Convert every line of the entries below into a Markdown table with the columns Row and Line, numbering the rows and skipping blank lines. Leave the pictures out.

====

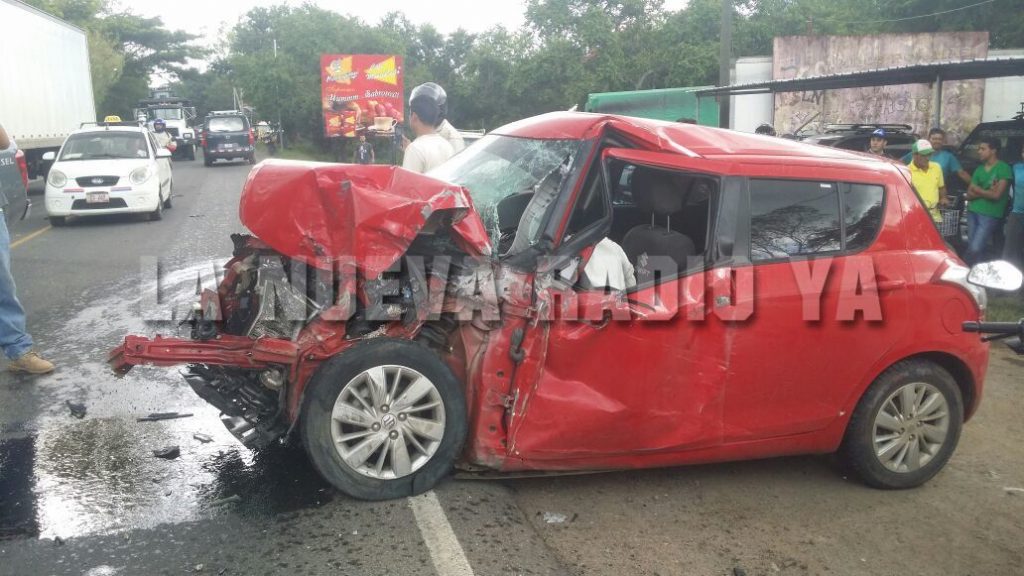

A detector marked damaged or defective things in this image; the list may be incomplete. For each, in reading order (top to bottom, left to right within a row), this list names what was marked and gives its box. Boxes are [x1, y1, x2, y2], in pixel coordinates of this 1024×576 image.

crushed front hood [242, 158, 494, 274]
shattered windshield [428, 136, 580, 251]
wrecked red car [110, 112, 992, 500]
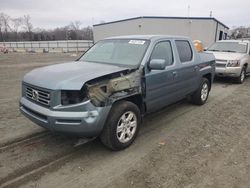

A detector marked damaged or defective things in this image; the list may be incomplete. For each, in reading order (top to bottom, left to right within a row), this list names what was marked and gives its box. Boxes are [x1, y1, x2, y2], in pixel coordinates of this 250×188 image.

crumpled hood [23, 60, 129, 89]
broken headlight [61, 89, 86, 105]
damaged front bumper [20, 97, 112, 137]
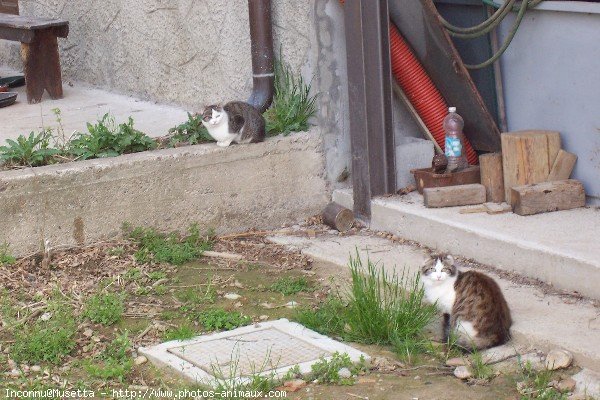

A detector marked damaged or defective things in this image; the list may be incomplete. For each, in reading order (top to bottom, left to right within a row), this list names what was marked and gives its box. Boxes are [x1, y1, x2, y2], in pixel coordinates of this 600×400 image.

rusted metal object [386, 0, 500, 152]
rusted metal object [410, 166, 480, 195]
rusted metal object [322, 203, 354, 231]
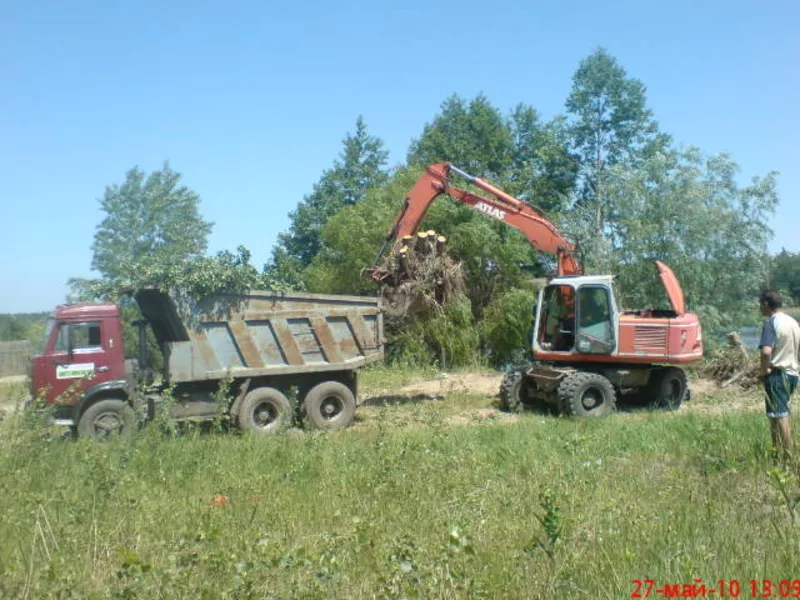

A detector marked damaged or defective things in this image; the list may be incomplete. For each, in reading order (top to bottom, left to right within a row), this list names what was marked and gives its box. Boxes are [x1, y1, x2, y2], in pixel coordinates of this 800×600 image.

rusty truck bed [135, 288, 384, 382]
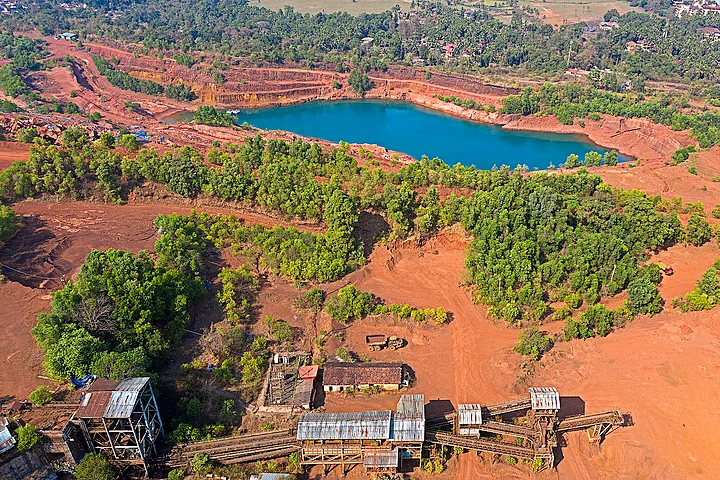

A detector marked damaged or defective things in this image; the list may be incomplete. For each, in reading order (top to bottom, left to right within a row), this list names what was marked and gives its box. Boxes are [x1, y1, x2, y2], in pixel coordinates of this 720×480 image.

rusted metal structure [72, 378, 162, 476]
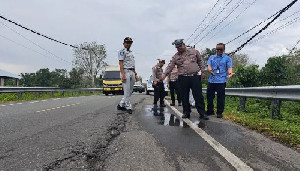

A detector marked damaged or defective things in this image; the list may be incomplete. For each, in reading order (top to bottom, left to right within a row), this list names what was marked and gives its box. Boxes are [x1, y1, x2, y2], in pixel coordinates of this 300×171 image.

damaged road surface [0, 94, 300, 170]
pothole in road [144, 105, 205, 129]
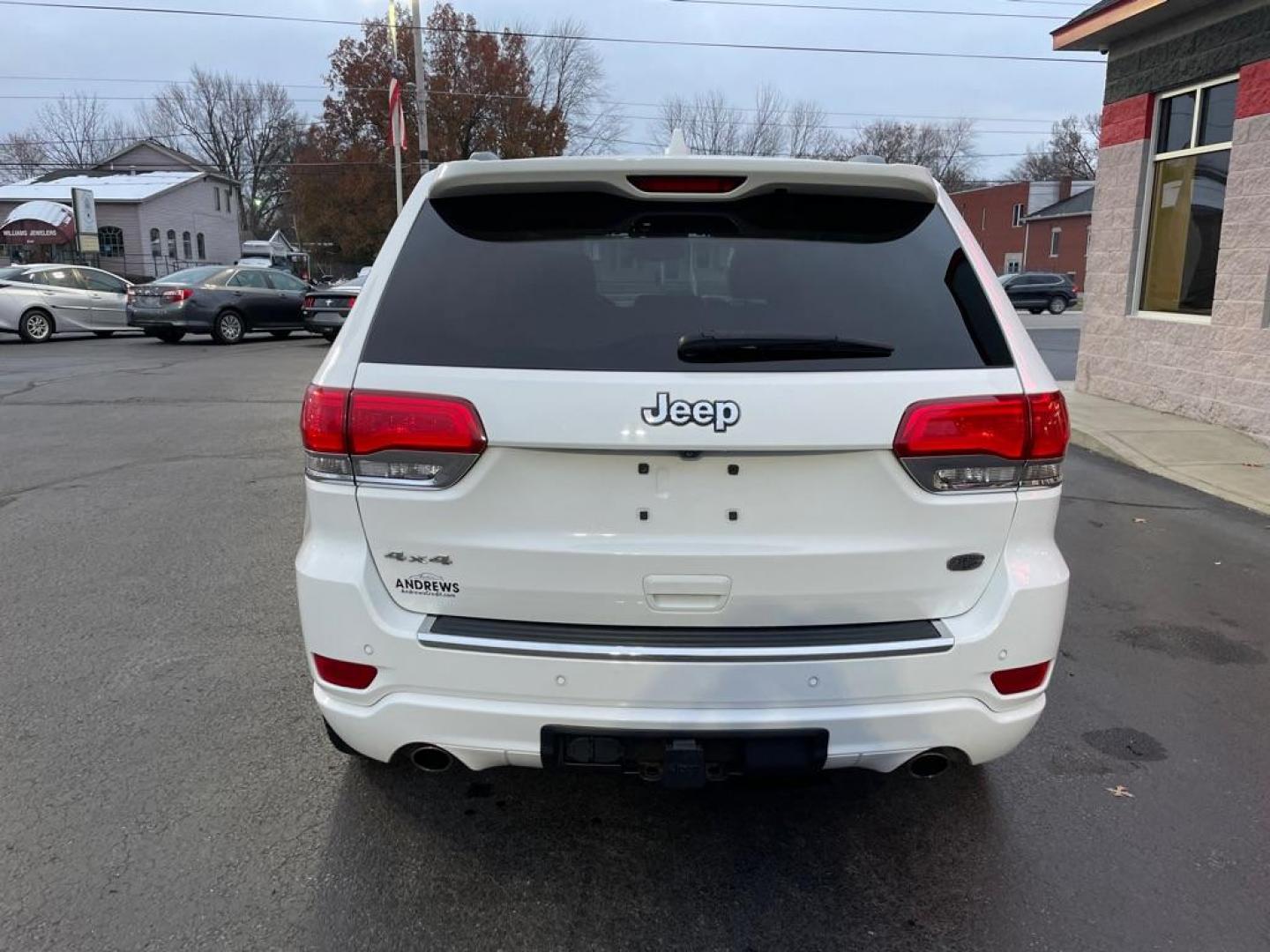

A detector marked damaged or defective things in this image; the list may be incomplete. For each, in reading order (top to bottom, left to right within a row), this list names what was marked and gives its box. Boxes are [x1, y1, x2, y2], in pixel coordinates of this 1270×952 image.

====

## Solution below
| Row | Line |
|---|---|
| 1 | A detector marked damaged or defective things in this image; the list may be incomplete. For each, in reading order (top to bottom, left to right within a row), this list names what was marked and gives its box. Boxes are [x1, y1, x2, y2], in pixel coordinates of this 1024×576 image. |
| 2 | crushed front hood [242, 158, 494, 274] |
| 3 | shattered windshield [428, 136, 580, 251] |
| 4 | wrecked red car [110, 112, 992, 500] |
| 5 | A detector marked damaged or defective things in this image; the list may be incomplete. For each, in reading order (top to bottom, left to right within a row), this list names what was marked and gives its box. Boxes are [x1, y1, x2, y2], in pixel coordinates of this 250×188 image. |
| 6 | crumpled hood [23, 60, 129, 89] |
| 7 | broken headlight [61, 89, 86, 105] |
| 8 | damaged front bumper [20, 97, 112, 137] |
| 9 | A detector marked damaged or defective things in this image; the list may be incomplete. For each, in reading order (top to bottom, left to right within a row), this list names what was marked and gives its box. Boxes are [x1, y1, x2, y2], in pixel coordinates of this 600×400 image. |
| 10 | rusted metal object [386, 0, 500, 152] |
| 11 | rusted metal object [410, 166, 480, 195] |
| 12 | rusted metal object [322, 203, 354, 231] |
| 13 | A detector marked damaged or defective things in this image; the list may be incomplete. For each, in reading order (top to bottom, left to right within a row), this list names what was marked and gives its box. Boxes are [x1, y1, x2, y2], in pixel coordinates of this 800×600 image. |
| 14 | rusty truck bed [135, 288, 384, 382] |
| 15 | A detector marked damaged or defective things in this image; the list may be incomplete. For each, in reading order (top to bottom, left to right within a row), this list names what was marked and gives its box. Boxes are [x1, y1, x2, y2], in pixel coordinates of this 720×480 image. |
| 16 | rusted metal structure [72, 378, 162, 476] |
| 17 | A detector marked damaged or defective things in this image; the list may be incomplete. For each, in reading order (top to bottom, left to right within a row), this list names what was marked and gives its box. Boxes are [x1, y1, x2, y2], in pixel coordinates of this 300×171 image. |
| 18 | damaged road surface [0, 94, 300, 170] |
| 19 | pothole in road [144, 105, 205, 129] |
| 20 | A detector marked damaged or defective things in this image; the list may be incomplete. For each, in reading order (top to bottom, left to right within a row), this list names what was marked and gives its box. Boxes are [x1, y1, x2, y2], in pixel coordinates of this 1270×952 image. |